By Peter N. Calcara, vice president – government relations
The Pennsylvania General Assembly wants to address the longstanding issue of property tax reform. This is not a recording.
Most public policy issues get addressed in some form or fashion, while others never seem to get resolved. A few (very few) meander from legislative session to session, never successfully, or even inadequately, addressed. School district consolidation is one of these issues. How many times have you heard someone say we have too many school districts in Pennsylvania (500)? State oversight of hard alcohol is another. Changes have been made to the manner in which Pennsylvanians can purchase beer and wine, but the state still has a firm grip on liquor stores and the sales process through the Liquor Control Board. The granddaddy of them all, though, is school property tax reform.
The issue predates my time in Harrisburg. In fact, I was a Senate staffer when Gov. Bob Casey’s local tax reform plan was approved by the General Assembly just before the clock wound down on the 1988 session. Voters ultimately rejected the plan in 1989, and the issue has lived on in the ether of legislative issues ever since. It has swung from being a front-burner issue to one that is sporadically talked about by a handful of legislators and interest groups. It seems to rise to the top of the issues heap in election years as one that many legislators campaign on (but soon forget).
In January 2020, Sen. Joseph Scarnati (R-Jefferson), the highest-ranking member in the chamber, breathed new life into the issue of school property tax reform. In his acceptance comments as president pro tempore of the Senate, Scarnati told the chamber that he would like to see the Senate take up property tax reform. He did not endorse any one plan, but acknowledged that tackling the issue would not be easy and would require “tough votes” from lawmakers.
So, where are we now?
Legislators do have a good running start at, perhaps once and for all, addressing the issue. You may be surprised to learn that a bipartisan, bicameral workgroup of legislators has been meeting since last August to review the issue of school property taxes. The group’s goal is to seek a consensus that could garner the necessary 102 votes in the state House, 26 votes in the state Senate, and the signature of the governor. The workgroup came up with five plans (summarized below) to provide significant school district property tax relief. Note that the word used was “relief” and not “elimination.” Some lawmakers and a fringe group of outside stakeholders still dream of the total elimination of school property taxes (a $14 billion to $15 billion proposition), the votes for which simply are not there. The pie-in-sky notion that Pennsylvania can eliminate a major source of funding for public education and not have it impact other programs and services is misguided and fiscally dubious.
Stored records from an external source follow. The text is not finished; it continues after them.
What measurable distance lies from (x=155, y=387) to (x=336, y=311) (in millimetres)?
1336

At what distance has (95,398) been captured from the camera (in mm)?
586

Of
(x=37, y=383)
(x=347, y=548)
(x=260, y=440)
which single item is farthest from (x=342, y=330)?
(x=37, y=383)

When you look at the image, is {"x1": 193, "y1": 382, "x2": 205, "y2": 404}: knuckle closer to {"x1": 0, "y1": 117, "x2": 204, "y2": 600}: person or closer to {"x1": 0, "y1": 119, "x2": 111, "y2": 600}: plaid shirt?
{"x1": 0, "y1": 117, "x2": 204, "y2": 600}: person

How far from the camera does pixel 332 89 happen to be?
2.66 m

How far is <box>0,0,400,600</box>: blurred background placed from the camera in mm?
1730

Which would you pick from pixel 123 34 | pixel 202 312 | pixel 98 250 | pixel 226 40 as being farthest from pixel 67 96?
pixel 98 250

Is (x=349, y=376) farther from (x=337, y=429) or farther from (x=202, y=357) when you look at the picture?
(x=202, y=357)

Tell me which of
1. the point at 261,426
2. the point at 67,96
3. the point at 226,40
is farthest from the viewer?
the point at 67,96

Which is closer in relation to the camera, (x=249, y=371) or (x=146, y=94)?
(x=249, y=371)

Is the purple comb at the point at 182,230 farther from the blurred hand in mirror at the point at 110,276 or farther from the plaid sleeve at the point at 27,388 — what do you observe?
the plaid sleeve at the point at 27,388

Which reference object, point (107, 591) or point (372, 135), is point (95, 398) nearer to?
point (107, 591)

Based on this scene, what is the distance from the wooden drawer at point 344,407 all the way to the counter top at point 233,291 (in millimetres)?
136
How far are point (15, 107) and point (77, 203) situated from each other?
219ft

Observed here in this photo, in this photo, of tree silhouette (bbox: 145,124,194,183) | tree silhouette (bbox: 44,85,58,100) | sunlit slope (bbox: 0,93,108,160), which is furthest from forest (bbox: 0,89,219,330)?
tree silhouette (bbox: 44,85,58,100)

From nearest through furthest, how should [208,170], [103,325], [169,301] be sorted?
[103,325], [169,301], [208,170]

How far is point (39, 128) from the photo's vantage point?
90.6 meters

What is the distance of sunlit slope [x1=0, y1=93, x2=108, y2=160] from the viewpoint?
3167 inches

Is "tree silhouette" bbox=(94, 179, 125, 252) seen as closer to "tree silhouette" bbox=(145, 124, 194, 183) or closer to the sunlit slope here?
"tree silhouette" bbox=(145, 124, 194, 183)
Here are thumbnail summaries of the five proposals advanced by the workgroup:
- Reduce school property taxes by $8.62 billion, increase the personal income tax from 3.07% to 4.07%, and raise the sales tax from 6% to 7% to provide money for homestead exclusions. School districts would have to levy a local earned income of at least 1%. The Property Tax and Rent Rebate Program would be expanded.
- Cut school property taxes by $6.44 billion through an increase in the personal income tax from 3.07% to 4.62%.
- Raise the personal income tax from 3.07% to 4.32% and cap the rebates for homestead properties at $2,340, effectively eliminating school property taxes for more than 2 million homeowners.
- Boost the personal income tax from 3.07% to 4.72% and cap the homestead rebate at $5,000, effectively eliminating school property taxes for more than 3.1 million homeowners.
- Effect an $8.5 billion elimination in homestead school property taxes by raising the personal income tax from 3.07% to 4.82% and the sales tax from 6% to 7%.
State budget hearings have concluded, and the General Assembly is supposed to be in session the next few weeks, but of course all that may change. With the coronavirus pandemic wreaking havoc on everything, it’s really anyone’s guess what happens with these proposals. However, once we return to normal, don’t be surprised to hear more talk coming out of Harrisburg about property tax reform.
The PICPA will have a major voice when the process begins to unfold. The local tax workgroup of our State Tax Committee will be fully engaged, offering different ideas, reviewing legislative language, and working with legislators.
Maybe, after nearly four decades of chasing the school property tax reform specter, it will finally materialize in Pennsylvania. After all, it is an election year.